Pinot Grigio: Rather than making a blanket statement like, “I don’t like Pinot Grigio,” I’ve started to say, “I haven’t yet had a Pinot Grigio that I’ve liked.” Well, I can’t actually say that anymore because this one was fantastic (I even bought a bottle to take home.) This is a skin contact or orange wine, that’s a very pale salmon in colour. You’d almost mistake it for a rosé. It had bright acidity and a ton of flavour (green apple, pear, and melon) atypical of the Pinot Grigios I’ve had in the past. One of my tasting companions suggested that this would be the perfect wine to serve with pork and a caramelized apple compote. That sounds so good, that I might have to make that!
Another fun coincidence, Dries (the Somm) and I wrote our WSET Level 3 exam at George Brown on the same day (and we are both still waiting on results.)

====

■ WRITTEN TASK 1
According to the wine notes, what color is the Pinot Grigio?
■ WRITTEN TASK 2
Reproduce the records from the line containing "Which do you think, of" down through the end of the records, swapping "cat's tail" for "cat's ear" and leaving everything else unchanged.

====

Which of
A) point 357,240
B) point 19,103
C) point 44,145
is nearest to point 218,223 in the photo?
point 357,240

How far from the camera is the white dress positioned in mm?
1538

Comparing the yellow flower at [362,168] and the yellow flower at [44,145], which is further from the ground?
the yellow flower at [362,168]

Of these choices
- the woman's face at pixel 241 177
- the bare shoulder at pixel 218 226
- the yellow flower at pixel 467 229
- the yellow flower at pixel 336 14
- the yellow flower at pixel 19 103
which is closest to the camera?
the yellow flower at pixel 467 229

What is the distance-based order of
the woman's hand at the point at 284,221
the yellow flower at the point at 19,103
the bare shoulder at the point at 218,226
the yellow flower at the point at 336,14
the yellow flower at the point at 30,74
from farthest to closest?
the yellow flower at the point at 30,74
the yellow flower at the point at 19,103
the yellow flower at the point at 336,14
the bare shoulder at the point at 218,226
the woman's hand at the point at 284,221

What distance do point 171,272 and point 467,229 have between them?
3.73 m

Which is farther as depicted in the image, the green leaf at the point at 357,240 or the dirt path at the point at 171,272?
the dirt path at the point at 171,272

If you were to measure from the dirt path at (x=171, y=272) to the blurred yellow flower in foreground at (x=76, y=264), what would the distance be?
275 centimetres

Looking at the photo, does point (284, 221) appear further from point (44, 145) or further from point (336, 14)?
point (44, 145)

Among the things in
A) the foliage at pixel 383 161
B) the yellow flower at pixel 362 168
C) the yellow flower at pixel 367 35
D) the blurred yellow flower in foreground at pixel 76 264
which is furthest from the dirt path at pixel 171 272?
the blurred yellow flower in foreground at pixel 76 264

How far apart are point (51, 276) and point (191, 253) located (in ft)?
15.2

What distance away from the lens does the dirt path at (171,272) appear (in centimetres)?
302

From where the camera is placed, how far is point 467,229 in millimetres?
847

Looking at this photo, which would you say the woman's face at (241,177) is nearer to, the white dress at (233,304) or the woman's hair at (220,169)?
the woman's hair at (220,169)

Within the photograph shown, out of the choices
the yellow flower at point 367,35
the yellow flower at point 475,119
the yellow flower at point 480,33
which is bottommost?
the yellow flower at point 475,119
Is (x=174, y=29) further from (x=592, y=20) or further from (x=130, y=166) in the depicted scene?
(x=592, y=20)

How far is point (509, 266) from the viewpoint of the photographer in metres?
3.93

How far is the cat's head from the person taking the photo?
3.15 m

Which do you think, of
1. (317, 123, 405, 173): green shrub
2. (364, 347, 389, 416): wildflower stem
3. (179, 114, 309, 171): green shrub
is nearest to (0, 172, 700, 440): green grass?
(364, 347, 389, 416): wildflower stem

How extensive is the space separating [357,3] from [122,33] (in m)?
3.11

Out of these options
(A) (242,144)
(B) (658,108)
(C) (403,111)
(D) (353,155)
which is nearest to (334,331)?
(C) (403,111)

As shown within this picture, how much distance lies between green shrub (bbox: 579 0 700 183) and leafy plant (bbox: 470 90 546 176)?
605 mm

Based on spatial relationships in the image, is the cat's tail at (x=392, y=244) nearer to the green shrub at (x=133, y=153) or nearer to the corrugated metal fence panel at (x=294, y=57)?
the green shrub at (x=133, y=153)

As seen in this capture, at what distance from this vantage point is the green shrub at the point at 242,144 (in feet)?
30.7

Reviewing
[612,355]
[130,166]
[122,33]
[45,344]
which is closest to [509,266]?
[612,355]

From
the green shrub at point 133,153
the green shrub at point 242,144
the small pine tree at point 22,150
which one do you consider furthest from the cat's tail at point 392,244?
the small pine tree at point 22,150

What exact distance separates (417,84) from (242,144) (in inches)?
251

====

■ EXERCISE RESPONSE 1
A very pale salmon.

■ EXERCISE RESPONSE 2
Which do you think, of
1. (317, 123, 405, 173): green shrub
2. (364, 347, 389, 416): wildflower stem
3. (179, 114, 309, 171): green shrub
is nearest to (0, 172, 700, 440): green grass?
(364, 347, 389, 416): wildflower stem

How extensive is the space separating [357,3] from [122,33] (in m)?
3.11

Out of these options
(A) (242,144)
(B) (658,108)
(C) (403,111)
(D) (353,155)
which is nearest to (334,331)?
(C) (403,111)

As shown within this picture, how much distance lies between green shrub (bbox: 579 0 700 183) and leafy plant (bbox: 470 90 546 176)?
605 mm

Based on spatial relationships in the image, is the cat's ear at (x=392, y=244) nearer to the green shrub at (x=133, y=153) or nearer to the corrugated metal fence panel at (x=294, y=57)?
the green shrub at (x=133, y=153)

As seen in this capture, at what distance from this vantage point is the green shrub at the point at 242,144 (in feet)?
30.7

Reviewing
[612,355]
[130,166]
[122,33]
[45,344]
which is closest to [509,266]?
[612,355]

From
the green shrub at point 133,153
the green shrub at point 242,144
the small pine tree at point 22,150
which one do you consider furthest from the cat's ear at point 392,244?
the small pine tree at point 22,150

What exact distance separates (417,84) from (242,144) (in inches)?
251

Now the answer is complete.